* [OBJETIVO DA TAREFA]:
Dê continuidade ao texto sobre a perícia judicial, prosseguindo a partir do último trecho apresentado.

* [TEXTO FORNECIDO]:
===

O juiz mandou o perito dar uma olhada na situação, pra ver se não era caô da garota pra ficar com o dinheiro do velho, isolar ele num quarto e dar festa pelo apartamento inteiro em plena quarta-feira, essas coisas que eu e você sabemos que podem acontecer.
O processo caiu na minha mão sem querer, eu nem flertei com ele, veio de mão beijada e eu li despretensiosamente, porque me interesso pelo outro, porque sou curiosa, porque gosto de ver a história acontecer. A surpresa, seu juiz, foi a poesia da demência.

(...)

Relata que o avô faleceu aproximadamente em 1962, com 61/62 anos.

"sequela da 2ª guerra, meu avô foi prisioneiro de campo de concentração na Rússia por 4 meses."

Trabalhou como gerente de obras, gerente de hotel, carabineiro. Ao que o saiba, foi tababista, e foi elitista:

"de vinho, com certeza".

Perguntado quanto dá 7+15, diz:
"7 mais... 15... 7 mais 15... acho ou não... 7 mais 15
...

===

* [DADOS FORNECIDOS]:
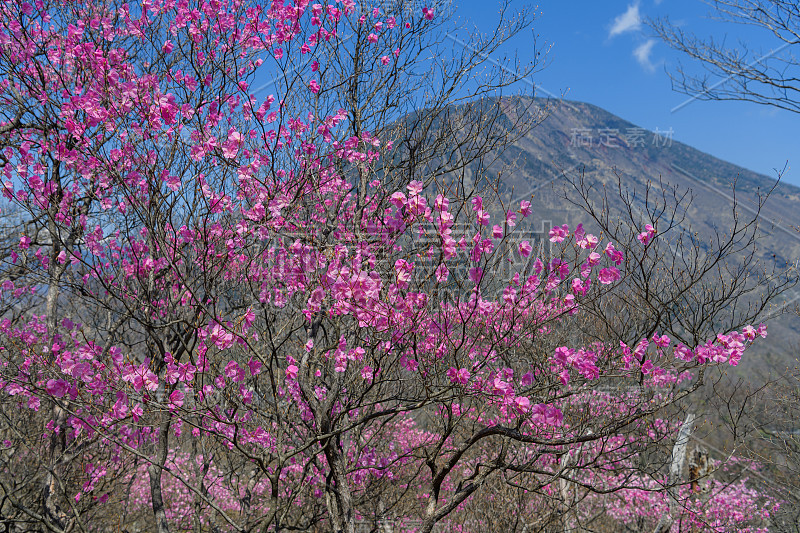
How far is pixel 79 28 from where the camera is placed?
4598 millimetres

===

* [RESPOSTA]:
...
de que sete?"

(Lúcido, meu caro psiquiatra. De que 7 o senhor fala?)

São 15hrs 02 min e pergunto se sabe qual é o meu nome, ao que diz:
"o seu nome?
Eu to sendo agora...
e você tá aqui."

(Não tem sigilo, seu juiz. Tem poesia aí em cima.)

2 comentários:

Charles Moreira disse...

Não entendi bem. Está escrito assim no processo?

É curioso, bem curioso. Tem poesia!

T. disse...

Sim!!

O início é contextualização minha. Os parenteses são meus. A partir de (...) é relato do psiquiatra e, entre aspas, a fala do sujeito em questão desde o início da história.